Claims adjuster Jimenez filed this putative class action in 2010, on behalf of all Allstate claims adjusters in California working since Sept. 29, 2006. After Allstate reclassified its California claims adjusters from exempt positions to hourly status in 2005, the plaintiffs alleged that the defendant did not pay them overtime wages or for missing meal breaks. In April 2012, U.S. District Court Judge Kronstadt certified the overtime class, ruling that if Allstate had a common practice of disregarding its own written policies and discouraging employees from reporting overtime, then the employees meet the requirements for commonality. Meal and rest break claims were denied, however, because they were too individualized.

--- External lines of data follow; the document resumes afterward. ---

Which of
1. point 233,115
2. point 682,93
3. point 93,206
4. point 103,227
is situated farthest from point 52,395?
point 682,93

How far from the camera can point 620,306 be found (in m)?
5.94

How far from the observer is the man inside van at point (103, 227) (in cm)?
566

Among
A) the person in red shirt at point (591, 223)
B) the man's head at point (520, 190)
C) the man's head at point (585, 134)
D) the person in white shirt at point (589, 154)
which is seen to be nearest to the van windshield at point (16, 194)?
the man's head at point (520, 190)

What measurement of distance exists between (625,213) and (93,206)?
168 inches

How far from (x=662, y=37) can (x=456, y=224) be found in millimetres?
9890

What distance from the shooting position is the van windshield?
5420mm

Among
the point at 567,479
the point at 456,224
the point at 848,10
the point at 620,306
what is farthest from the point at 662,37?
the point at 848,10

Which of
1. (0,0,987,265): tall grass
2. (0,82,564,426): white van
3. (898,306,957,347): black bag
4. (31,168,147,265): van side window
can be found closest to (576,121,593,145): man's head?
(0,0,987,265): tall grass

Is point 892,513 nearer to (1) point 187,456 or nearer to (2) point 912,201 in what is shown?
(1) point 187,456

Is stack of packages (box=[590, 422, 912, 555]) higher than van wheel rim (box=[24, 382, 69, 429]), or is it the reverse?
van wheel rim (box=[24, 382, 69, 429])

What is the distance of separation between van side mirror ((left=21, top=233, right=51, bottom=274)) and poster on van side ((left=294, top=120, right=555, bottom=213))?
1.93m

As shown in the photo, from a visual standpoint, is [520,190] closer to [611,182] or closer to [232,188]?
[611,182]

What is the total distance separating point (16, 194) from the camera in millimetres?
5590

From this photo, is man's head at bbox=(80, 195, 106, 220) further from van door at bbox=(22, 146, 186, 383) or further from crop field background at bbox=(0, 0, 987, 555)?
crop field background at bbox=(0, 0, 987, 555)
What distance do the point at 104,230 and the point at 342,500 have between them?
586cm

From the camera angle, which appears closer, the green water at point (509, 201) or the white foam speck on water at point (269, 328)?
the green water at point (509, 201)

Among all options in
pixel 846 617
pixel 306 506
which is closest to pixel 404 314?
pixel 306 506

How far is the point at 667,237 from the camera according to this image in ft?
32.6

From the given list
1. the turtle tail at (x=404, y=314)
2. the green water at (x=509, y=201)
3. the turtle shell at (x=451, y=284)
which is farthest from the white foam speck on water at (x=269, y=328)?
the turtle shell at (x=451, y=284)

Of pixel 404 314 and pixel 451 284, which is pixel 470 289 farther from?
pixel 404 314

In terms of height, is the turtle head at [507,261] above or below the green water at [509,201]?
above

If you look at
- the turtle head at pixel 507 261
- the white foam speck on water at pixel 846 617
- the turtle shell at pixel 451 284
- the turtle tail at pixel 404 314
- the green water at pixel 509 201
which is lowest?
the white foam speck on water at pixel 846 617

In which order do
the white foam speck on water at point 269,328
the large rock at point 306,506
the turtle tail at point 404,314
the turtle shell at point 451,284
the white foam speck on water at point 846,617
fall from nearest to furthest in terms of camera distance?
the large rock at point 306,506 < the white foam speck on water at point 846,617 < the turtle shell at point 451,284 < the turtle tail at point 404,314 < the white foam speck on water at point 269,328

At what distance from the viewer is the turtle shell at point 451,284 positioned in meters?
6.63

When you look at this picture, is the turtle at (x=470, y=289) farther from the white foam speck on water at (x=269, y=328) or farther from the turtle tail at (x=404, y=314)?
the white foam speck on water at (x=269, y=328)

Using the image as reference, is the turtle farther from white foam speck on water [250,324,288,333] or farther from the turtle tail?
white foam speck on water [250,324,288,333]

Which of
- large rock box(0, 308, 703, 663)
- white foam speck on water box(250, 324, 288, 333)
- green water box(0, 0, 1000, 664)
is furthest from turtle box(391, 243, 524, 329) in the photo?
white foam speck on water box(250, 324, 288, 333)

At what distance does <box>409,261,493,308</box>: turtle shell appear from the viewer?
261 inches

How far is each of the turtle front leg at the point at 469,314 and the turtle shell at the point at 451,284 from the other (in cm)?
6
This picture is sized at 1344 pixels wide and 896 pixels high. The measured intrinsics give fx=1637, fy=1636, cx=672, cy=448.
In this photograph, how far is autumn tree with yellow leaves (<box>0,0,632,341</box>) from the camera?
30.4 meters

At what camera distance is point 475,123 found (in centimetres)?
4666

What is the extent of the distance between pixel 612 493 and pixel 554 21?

The Ninth Circuit agreed with the lower court’s order finding that the plaintiffs had raised at least three common questions: whether the class was forced to work unpaid overtime due to the defendant’s unofficial policy of deterring employees from reporting overtime (among other reasons), whether the defendants knew or should have known that the class members were working unpaid overtime, and whether the defendants “stood idly by.” Citing Dukes, the court opined that the lower court did not abuse its discretion in determining that these three common questions contained the ‘glue’ necessary to say that ‘examination of all the class members’ claims for relief will produce a common answer to the crucial question[s]’ raised in the plaintiffs’ complaint. Slip op. at 11 (internal citations omitted). The panel also rejected Allstate’s argument that statistical sampling violates due process during the liability phase of class action proceedings. “[S]tatistical sampling and representative testimony are acceptable ways to determine liability so long as the use of these techniques is not expanded into the realm of damages.” Id. at 12.